Our latest guest post has been written by Matthew Blake, a technology enthusiast who has worked in the technology industry for the past six years.
The healthcare industry is worth billions of pounds and is constantly changing and adapting. Having to keep up with the growing and aging population in the UK means that quicker more efficient processes and diagnosis are vital. Medical technology is one of the key elements improving healthcare and patients’ well-being. So what technologies are doing well and what changes can we expect for the future of healthcare?
Mobile technology is constantly being reviewed and tested within the healthcare sector. Some mobile applications have been instrumental in speeding up the diagnosis of patients. People that suffer from chronic diseases such as diabetes may soon have access to personal health monitoring systems thanks to a sensor and a mobile phone application. The app is currently being trialled and in future could save the NHS vast amounts of money in addition to giving patients a cheap way to monitor their blood sugar levels.
With the increase in patients missing their GP appointments, video calling may be a solution for the future. The NHS are working out ways to save £20bn in order to fill their funding gap, and patients Skype-calling GPs from the comfort of their own home could hopefully save the NHS a significant sum of money. Certainly, video calling consultations will be more effective when examining patients compared to a phone call consultation; however some doctors feel that it cannot replace face to face consultation. Doctors would have to use their best judgement as to when a video consultation is appropriate in order to give a comprehensive examination.

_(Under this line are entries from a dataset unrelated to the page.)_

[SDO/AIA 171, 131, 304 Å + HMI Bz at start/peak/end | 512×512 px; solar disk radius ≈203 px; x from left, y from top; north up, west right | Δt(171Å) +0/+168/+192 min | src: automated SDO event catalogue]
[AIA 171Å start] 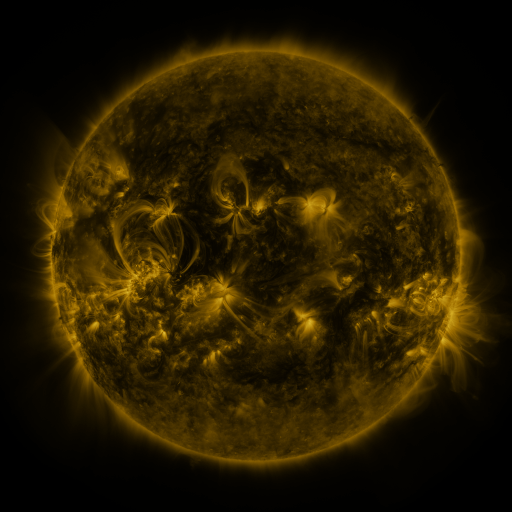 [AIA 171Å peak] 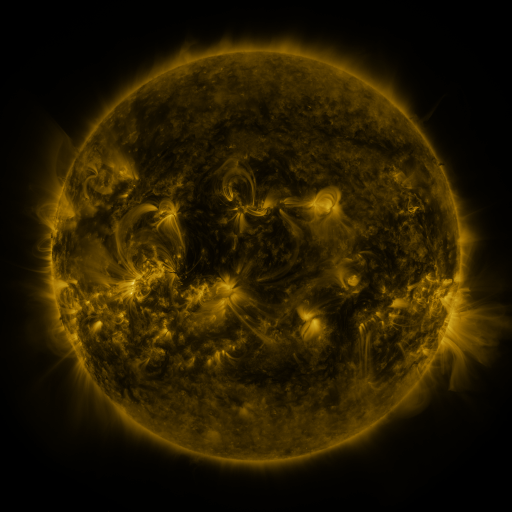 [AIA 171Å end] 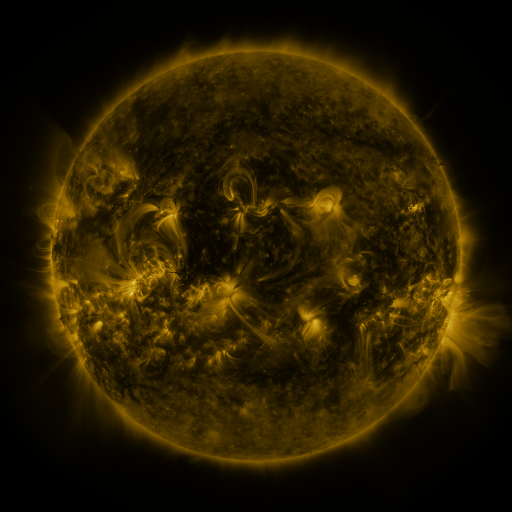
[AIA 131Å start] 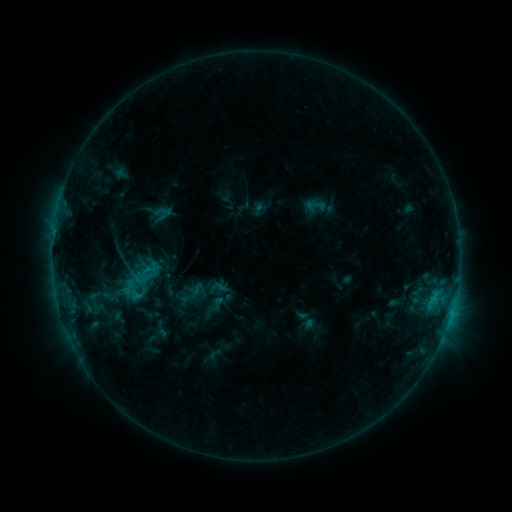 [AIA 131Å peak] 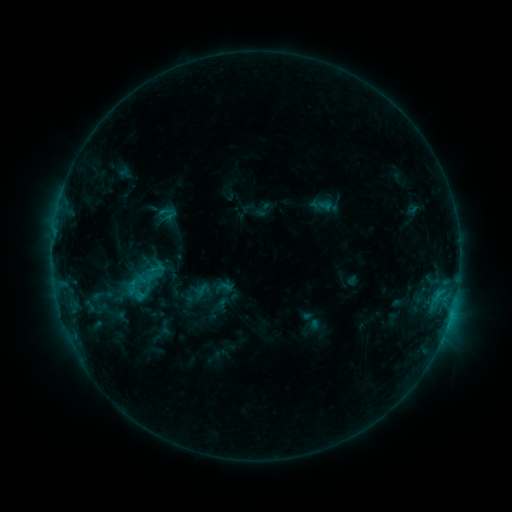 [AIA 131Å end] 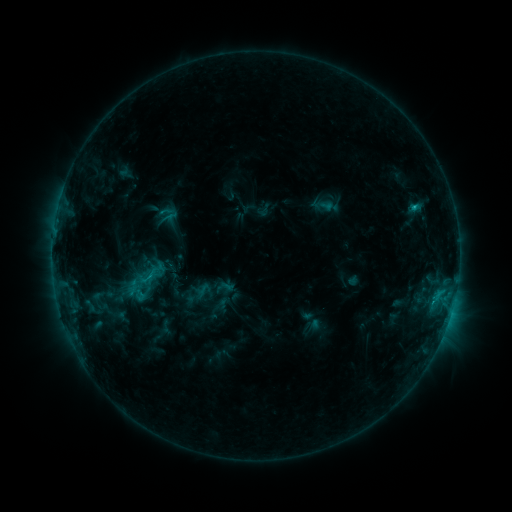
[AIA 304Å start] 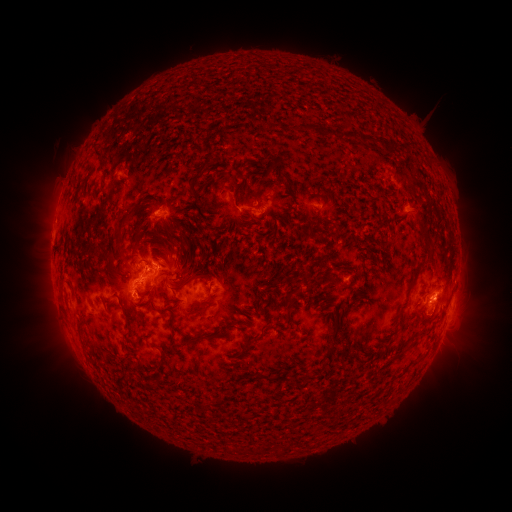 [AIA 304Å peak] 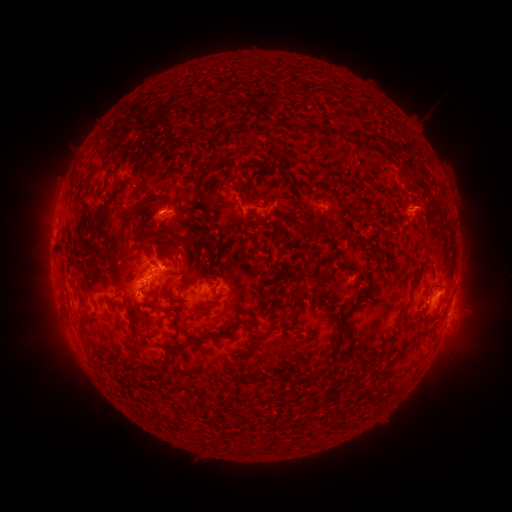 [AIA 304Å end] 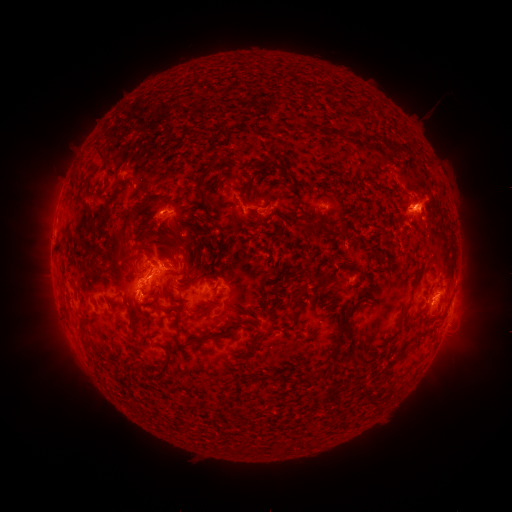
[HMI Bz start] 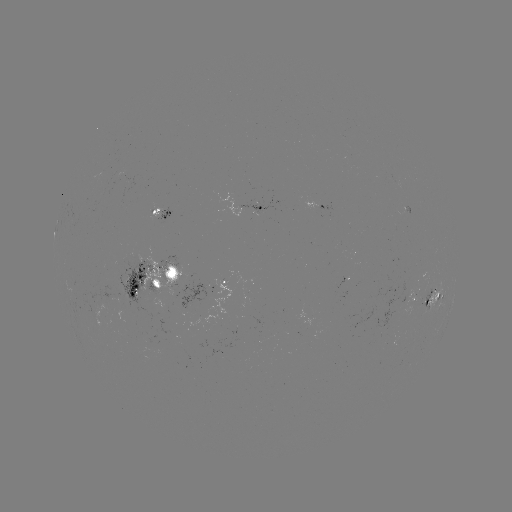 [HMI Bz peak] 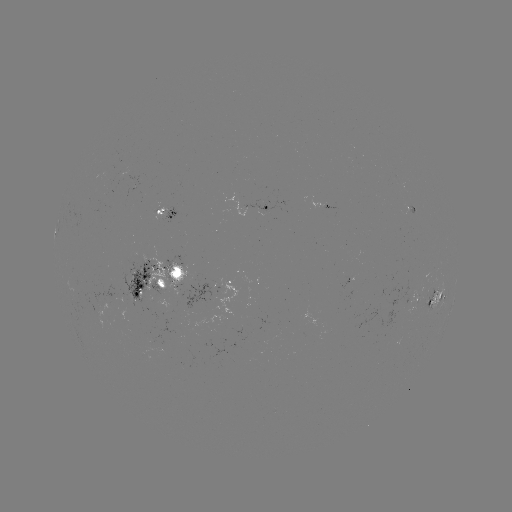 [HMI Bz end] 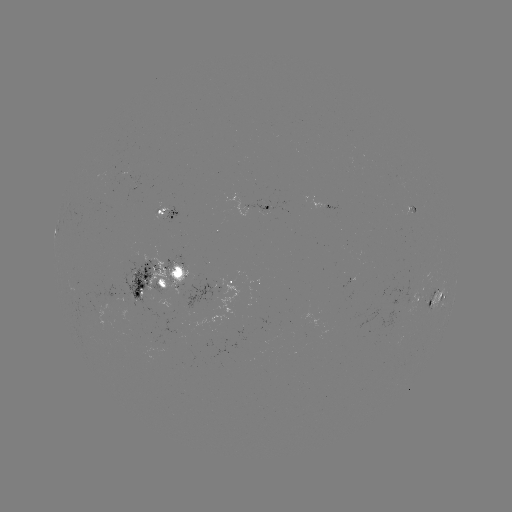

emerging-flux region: [138, 255, 189, 296]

In the future it may be possible to 3D print human organs due to the research and studies conducted at present. Recently, a group of researchers have successfully managed to print a human sized ear using tissue from a sheep. This new development in tissue engineering could eventually lead to 3D printed strips of tissue that is advanced enough to test new drugs. This could dramatically improve healthcare and open new doors for pharmaceutical trials.
The demand for faster internet speed has become much more apparent due to more and more of us working online using a mobile device. The new fourth generation mobile communications network is set to boost mobile internet speeds to 24-30Mbps. This new technology is already being trialled to benefit the healthcare industry in countries like Germany. They are using a 4G-enabled ambulance to improve survival rates of stroke victims. This could potentially be implemented across the UK, depending on the costs, as 98% of the UK will have 4G by 2017.
The new technologies in use and in development will make huge strides in healthcare in the years to come. Studies and research are already showing the enormous benefits and potential that these technologies can have on patient health and well-being. There is an important point to remember though, with all technology there are limitations and issues. It is essential to identify the possible problems early on in order to receive the most gain from technology within healthcare.